Il n’est pas évident de quitter la Belgique à tout jamais. Ce n’est pas comme partir en vacances. Ici, c’est un aller simple de presque huit mille kilomètres, au-delà de l’océan Atlantique.
Cette chère Jeanne ne s’est doutée de rien, tellement centrée sur sa petite personne, surtout depuis qu’elle ne fréquente plus grand monde. La suffisance inextinguible de cette femme a toujours eu de quoi laisser perplexe. Est-ce possible d’être narcissique à ce point ? Apparemment oui. Je ne cache pas que, malgré tout ce temps à la côtoyer, je reste atterrée face à la fatuité de cette créature qui n’a pourtant rien à vendre, dans le fond.

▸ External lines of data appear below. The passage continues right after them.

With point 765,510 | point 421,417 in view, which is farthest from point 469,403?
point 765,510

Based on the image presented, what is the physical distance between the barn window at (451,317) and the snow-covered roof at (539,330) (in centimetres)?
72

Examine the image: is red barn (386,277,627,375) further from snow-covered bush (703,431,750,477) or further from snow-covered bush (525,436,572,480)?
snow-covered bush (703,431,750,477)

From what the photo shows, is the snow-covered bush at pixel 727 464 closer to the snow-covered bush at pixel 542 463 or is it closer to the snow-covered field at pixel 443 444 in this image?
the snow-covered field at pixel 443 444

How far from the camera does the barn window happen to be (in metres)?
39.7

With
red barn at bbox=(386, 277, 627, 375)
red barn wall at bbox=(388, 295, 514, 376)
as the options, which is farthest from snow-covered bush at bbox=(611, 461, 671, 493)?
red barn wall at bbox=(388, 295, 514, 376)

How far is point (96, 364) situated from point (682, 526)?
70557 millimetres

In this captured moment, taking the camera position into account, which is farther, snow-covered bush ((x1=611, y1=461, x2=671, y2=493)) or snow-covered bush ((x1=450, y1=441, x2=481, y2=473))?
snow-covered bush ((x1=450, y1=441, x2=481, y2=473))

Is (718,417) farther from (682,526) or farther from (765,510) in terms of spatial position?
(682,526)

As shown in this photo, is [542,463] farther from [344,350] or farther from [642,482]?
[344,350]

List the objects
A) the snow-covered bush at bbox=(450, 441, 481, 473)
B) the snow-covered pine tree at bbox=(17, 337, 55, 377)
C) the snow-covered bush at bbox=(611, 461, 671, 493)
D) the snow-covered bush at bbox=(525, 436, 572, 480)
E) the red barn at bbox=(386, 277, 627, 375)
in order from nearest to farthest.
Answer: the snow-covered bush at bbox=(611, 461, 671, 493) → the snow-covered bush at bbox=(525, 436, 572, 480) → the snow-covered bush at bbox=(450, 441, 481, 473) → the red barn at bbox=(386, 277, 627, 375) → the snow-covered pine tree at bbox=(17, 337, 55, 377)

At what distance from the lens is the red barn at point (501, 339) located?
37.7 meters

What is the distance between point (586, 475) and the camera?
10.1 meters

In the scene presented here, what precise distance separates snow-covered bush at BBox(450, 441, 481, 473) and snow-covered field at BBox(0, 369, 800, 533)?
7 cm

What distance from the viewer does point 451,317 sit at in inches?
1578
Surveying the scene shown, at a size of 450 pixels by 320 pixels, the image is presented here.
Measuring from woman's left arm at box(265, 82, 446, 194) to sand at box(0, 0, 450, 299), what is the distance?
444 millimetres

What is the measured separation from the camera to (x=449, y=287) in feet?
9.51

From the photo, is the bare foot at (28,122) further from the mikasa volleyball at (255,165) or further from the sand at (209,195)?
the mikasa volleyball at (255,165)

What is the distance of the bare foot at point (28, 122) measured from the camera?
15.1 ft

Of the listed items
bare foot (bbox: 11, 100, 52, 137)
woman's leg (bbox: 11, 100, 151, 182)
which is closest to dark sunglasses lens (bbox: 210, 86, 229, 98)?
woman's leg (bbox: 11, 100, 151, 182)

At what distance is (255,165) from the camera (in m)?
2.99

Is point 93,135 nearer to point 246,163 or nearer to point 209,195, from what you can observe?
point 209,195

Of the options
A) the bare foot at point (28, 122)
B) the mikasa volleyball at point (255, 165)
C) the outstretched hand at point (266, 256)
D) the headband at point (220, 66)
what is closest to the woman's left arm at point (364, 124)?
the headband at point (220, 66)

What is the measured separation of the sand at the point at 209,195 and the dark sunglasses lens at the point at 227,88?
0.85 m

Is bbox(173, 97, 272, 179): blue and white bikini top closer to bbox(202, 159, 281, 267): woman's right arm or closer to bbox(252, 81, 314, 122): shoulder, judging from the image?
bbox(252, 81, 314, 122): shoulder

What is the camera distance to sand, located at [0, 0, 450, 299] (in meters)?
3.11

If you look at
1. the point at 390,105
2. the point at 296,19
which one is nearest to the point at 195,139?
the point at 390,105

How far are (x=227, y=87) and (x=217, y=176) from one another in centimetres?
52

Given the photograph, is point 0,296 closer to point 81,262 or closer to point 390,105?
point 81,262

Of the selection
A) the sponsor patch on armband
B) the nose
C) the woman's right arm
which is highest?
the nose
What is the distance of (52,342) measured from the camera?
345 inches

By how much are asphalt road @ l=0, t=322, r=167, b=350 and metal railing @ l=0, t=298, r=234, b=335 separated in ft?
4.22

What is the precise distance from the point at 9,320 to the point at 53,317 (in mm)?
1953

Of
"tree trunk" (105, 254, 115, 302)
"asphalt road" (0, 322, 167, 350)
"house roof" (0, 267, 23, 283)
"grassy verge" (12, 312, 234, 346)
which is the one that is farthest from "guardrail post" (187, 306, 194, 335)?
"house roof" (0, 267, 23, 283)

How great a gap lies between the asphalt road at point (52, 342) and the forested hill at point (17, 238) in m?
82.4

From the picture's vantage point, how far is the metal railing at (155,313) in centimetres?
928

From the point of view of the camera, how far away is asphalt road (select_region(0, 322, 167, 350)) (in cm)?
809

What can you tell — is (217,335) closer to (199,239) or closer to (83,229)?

Pendant cette année à élaborer ce que j’ai envie de nommer « ma fuite », j’ai dû tenir bon devant son humeur sujette à d’incessantes variations impromptues et l’étalage continu de ses achats ostensiblement hors de prix. Le matériel. Les apparences. Son mépris à mon égard. Voilà les trois caractéristiques qui résument ma mère. J’entends par là qu’il n’y a rien d’autre à connaître d’elle, parce qu’il n’y a rien d’autre à découvrir.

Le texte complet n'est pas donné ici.